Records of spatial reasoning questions
★ ★ ★ ★ ★ ★ ★

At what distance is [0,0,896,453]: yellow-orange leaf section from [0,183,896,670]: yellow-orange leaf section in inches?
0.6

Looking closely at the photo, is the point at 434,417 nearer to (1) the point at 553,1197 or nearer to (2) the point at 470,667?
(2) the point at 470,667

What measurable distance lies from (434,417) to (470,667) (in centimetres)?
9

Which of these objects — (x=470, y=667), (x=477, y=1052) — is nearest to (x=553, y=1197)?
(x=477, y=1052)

★ ★ ★ ★ ★ ★ ★

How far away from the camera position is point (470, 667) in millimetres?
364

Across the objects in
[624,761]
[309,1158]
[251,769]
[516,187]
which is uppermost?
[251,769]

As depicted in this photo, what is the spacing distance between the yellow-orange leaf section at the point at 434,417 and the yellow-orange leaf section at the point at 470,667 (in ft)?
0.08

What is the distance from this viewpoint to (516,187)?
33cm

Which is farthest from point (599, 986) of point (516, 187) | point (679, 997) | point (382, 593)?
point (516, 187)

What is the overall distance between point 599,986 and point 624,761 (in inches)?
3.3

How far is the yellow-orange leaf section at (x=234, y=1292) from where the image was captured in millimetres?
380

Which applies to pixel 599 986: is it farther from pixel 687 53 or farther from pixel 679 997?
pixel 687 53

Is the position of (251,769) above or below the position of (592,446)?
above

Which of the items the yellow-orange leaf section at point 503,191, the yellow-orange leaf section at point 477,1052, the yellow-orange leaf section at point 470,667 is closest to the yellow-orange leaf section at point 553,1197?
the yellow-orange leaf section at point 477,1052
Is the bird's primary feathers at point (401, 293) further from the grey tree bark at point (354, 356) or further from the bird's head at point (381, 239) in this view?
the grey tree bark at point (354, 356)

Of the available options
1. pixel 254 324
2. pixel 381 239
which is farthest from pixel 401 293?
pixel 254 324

★ ★ ★ ★ ★ ★ ★

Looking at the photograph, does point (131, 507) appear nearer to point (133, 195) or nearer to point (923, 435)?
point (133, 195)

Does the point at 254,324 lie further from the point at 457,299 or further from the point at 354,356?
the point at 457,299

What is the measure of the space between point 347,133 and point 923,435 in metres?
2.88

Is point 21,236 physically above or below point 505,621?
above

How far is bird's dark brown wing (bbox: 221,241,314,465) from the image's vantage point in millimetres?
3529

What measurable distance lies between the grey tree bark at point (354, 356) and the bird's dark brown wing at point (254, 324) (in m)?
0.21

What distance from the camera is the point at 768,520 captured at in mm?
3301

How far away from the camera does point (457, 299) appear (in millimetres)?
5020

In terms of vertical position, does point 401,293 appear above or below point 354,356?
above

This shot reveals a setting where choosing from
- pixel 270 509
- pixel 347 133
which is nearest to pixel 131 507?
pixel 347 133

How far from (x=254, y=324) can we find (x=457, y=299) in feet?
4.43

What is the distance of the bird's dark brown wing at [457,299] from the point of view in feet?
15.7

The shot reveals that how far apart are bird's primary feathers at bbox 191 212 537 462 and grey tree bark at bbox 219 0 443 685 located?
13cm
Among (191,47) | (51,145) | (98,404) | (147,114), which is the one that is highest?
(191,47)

★ ★ ★ ★ ★ ★ ★

## Requirements
Gather every line in the rows above that contains the string "below", matching case exactly, and copy each one in full.

## Task output
Is the position of (251,769) above or below the position of (592,446)?
Is point 21,236 physically above or below point 505,621?
In terms of vertical position, does point 401,293 appear above or below point 354,356?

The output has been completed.